##### Text

Today is National Rubber Eraser Day! Why should we care about this unofficial holiday, you may ask? Why give recognition to a little piece of rubber that can be found in almost every child's school desk and backpack or in our own homes and offices? If this little piece of rubber eraser had never been invented would it really change the world, as we know it today? I didn't know. So, I decided to look into this idea a little more and I'd love to share with you what I found out and why it matters.
Edward Nairne, an English engineer, is credited with making and marketing the first rubber eraser in 1770. In 1858, a Philadelphian, named Hymen Lipman, received a patent on a pencil that he had a rubber eraser affixed to the top. Even though his patent was tossed out because it was not an entirely new invention but a composite of two previously patented inventions - the pencil and rubber eraser. To this day the use of pencils with the rubber eraser affixed atop them this is unique to the USA. Most European pencils are without rubber erasers. Does this pencil preference say anything about the cultural differences between Americans and Europeans? Maybe it doesn't, but it could make for an interesting discussion.
An interesting side note is that the manufacturers of pencils do not call them "rubber erasers," they call them “plugs”.

##########
##### Stored data

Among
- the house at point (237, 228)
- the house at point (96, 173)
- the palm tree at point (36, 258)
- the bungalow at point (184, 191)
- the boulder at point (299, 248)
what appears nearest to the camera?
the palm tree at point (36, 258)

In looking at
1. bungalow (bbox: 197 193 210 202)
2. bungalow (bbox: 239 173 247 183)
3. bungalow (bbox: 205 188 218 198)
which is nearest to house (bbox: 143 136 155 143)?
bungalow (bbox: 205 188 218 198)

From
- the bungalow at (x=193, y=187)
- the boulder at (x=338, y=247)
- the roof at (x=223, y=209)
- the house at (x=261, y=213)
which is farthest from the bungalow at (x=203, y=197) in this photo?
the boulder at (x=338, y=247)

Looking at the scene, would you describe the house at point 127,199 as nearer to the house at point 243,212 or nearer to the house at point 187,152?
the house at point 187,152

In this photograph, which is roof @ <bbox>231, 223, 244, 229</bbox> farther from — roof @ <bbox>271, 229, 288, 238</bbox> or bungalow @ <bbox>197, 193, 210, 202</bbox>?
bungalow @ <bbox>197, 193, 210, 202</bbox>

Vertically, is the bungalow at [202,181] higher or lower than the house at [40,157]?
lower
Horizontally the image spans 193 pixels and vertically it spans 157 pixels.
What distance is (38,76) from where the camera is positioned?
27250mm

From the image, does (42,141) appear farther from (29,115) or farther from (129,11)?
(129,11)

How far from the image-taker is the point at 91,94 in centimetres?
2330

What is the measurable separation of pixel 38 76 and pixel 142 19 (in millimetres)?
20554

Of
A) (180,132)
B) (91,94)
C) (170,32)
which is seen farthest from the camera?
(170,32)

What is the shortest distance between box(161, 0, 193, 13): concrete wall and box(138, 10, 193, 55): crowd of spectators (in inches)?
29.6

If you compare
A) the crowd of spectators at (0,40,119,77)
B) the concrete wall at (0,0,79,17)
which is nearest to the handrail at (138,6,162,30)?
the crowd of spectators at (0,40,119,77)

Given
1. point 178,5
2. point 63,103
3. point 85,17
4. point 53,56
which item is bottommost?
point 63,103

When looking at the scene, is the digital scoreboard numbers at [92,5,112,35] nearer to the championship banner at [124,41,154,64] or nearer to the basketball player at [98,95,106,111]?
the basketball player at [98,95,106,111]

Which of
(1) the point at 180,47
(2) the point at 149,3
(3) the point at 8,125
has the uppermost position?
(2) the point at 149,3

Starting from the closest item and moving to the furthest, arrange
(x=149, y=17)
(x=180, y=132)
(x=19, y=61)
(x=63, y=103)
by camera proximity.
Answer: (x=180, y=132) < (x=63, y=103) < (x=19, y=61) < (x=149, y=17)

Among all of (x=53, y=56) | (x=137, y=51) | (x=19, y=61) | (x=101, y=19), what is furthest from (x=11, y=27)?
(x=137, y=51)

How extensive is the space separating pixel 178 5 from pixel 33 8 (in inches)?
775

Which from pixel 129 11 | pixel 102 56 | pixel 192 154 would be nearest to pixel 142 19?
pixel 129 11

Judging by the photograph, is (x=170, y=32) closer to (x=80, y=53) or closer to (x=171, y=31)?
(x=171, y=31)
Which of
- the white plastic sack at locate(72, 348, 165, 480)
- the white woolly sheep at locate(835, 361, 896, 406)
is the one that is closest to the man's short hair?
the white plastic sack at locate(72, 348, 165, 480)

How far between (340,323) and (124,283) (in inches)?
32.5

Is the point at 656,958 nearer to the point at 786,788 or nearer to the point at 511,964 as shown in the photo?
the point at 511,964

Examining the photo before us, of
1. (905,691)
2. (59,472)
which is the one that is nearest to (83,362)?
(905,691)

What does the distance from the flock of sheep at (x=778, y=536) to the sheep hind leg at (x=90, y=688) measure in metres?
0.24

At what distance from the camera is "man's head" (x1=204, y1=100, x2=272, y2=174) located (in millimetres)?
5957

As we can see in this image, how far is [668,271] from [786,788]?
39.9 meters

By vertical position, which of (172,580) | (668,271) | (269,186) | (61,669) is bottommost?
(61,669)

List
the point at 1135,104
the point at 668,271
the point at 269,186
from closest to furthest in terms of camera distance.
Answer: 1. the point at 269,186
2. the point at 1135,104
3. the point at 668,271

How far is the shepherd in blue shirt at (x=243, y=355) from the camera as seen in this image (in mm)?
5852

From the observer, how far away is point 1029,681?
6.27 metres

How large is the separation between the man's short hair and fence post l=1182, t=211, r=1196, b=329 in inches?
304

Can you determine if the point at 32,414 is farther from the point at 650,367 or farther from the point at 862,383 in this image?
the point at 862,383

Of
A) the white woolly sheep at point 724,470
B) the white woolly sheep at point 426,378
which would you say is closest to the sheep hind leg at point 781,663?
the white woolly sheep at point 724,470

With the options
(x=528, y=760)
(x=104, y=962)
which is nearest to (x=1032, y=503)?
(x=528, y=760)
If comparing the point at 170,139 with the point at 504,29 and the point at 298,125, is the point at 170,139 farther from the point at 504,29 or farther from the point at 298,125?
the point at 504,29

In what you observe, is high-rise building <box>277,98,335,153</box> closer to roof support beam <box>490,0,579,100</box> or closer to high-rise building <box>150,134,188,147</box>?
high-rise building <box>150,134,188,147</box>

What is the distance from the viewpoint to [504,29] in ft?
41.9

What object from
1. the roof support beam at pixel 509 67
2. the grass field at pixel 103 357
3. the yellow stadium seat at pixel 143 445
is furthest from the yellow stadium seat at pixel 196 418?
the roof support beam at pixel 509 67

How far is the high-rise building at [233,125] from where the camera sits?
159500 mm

##########

Task objective >> Can you continue the National Rubber Eraser Day piece with the next few paragraphs, starting after its last sentence?

Result of this task >>
Now, going back to my opening question. If we didn't have the rubber eraser what would our world be like today? Would it be a world full of disease, rodents, bugs, and pestilence? Perhaps it would be! Because before the rubber eraser was invented, people used moist little balls of bread, yes I said bread, to remove marks of graphite. With all of that bread rolled up into moist, yeasty little balls, can you imagine what our children's desks and backpacks would smell like after a few days or weeks or worse after the whole school year. It is bread, after all, so it would rot and mold and the likelihood of maggots and flies could have been exponential, which would lead to spreading who knows what kinds of disease throughout the country or even the world.
So on this National Rubber Eraser Day I personally applaud and am thankful that almost 245 years ago the rubber eraser was invented. After all - "To err is human" - we all need to erase a little something every now and then.